> **DIRECTIVE A**: Rewrite the paragraph of the text on color words that begins "The basic color terms in Navajo" as a short bulleted list, keeping its main facts.

> **EXCERPTED TEXT**:
"""
Would it have been the case that the names for colors were important to our ancient ancestors who hunted game, gathered nuts and edible plants, and crafted shelters out of trees and animal skins? We know that words that name basic elements in the human experience (mother, father, head, heart, blood, tongue, night, day, water, etc.) tend to endure for millennia in languages, although their exact meanings and pronunciations can change in different ways. This fact is one of the things that makes it possible for us to understand the relationships between languages and to reconstruct their prehistoric ancestral tongues. We know, for example, that the English word light can be traced back to a word in Proto-Indo-European that meant ‘shine’ as well as ‘light’ and that ended up in contemporary Spanish as luz, which is pronounced quite differently from its English cognate and doesn’t have the meaning that light does in a phrase such as Give me a light (so that I can smoke this cigarette).

The basic color terms in Navajo for black, white, blue, and yellow are polysemous (i.e, have multiple senses, as noted here) in a way that is similar to English light and is not uncommon for color terms in languages. For example, Sanskrit rudhira names both blood and the color red and the word rosa in Portuguese names both a type of flower (as in Latin) and the color pink. The navajo color terms in question are ɬigai ‘white, east, dawn’, ɬizhiní ‘black, north, night, dark’, dootɬʔizh ‘blue, south, day’, and ɬítso ‘yellow, west, sunset’.

answer the following questions:

  1. Is the basic word for the color orange polysemous in English? How so? What is its etymology?
  2. What is the etymology of the English word for the color purple?
"""
> **DIRECTIVE B**: Count the lines in the records that contain the string "find", and reply with the number only.

> **SOURCE RECORDS**:
"""
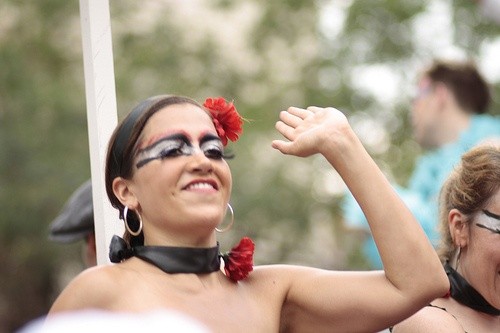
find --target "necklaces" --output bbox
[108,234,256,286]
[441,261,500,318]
"""
"""
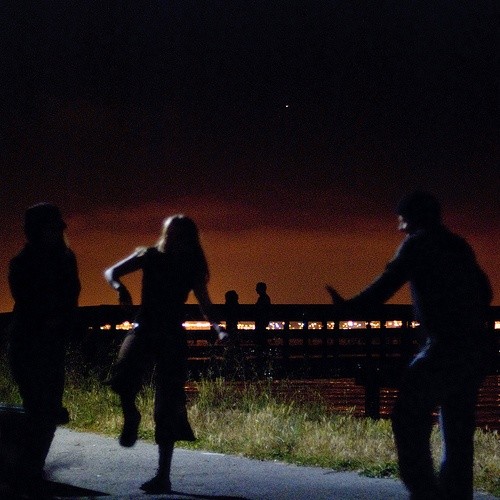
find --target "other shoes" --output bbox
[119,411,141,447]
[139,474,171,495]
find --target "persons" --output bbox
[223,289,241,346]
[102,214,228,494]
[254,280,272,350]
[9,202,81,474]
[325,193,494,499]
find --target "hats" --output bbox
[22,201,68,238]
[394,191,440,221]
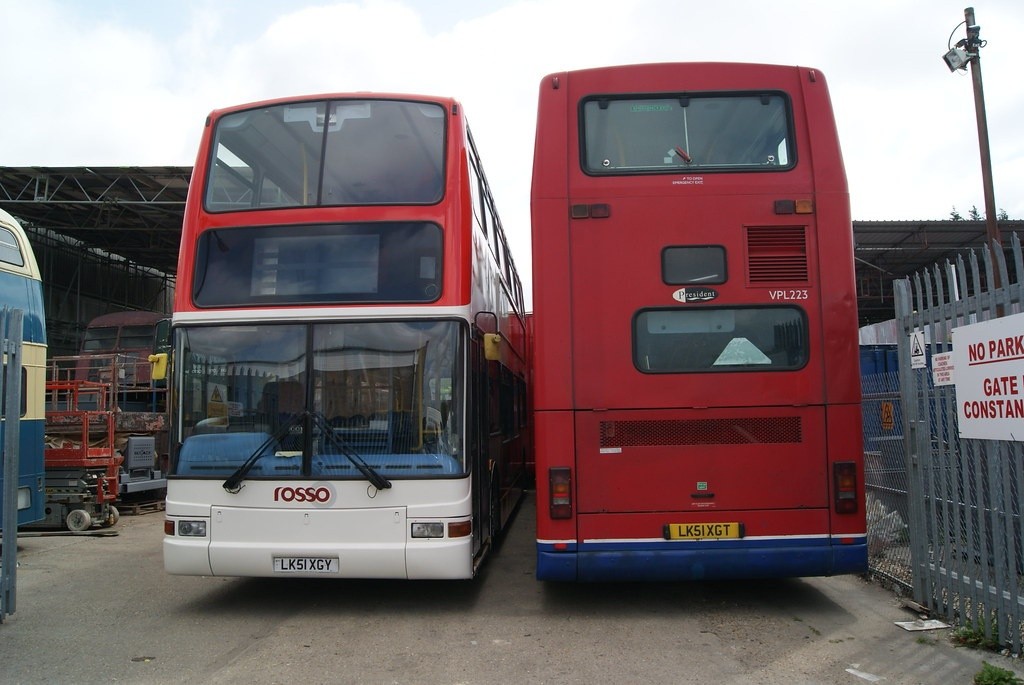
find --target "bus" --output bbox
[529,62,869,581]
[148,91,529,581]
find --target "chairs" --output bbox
"""
"""
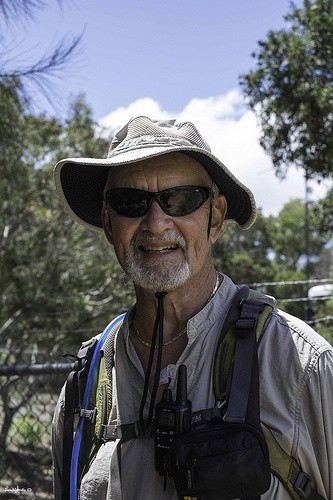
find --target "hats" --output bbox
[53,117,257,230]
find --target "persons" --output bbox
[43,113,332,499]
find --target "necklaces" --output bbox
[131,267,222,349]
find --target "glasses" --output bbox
"""
> **TASK RESULT A**:
- The basic Navajo color terms for black, white, blue, and yellow are polysemous, much like English "light." This is common for color terms across languages.
- Sanskrit "rudhira" means both blood and the color red.
- Portuguese "rosa" means both a type of flower (as in Latin) and the color pink.
- The Navajo terms are:
  - ɬigai: white, east, dawn
  - ɬizhiní: black, north, night, dark
  - dootɬʔizh: blue, south, day
  - ɬítso: yellow, west, sunset

> **TASK RESULT B**: 10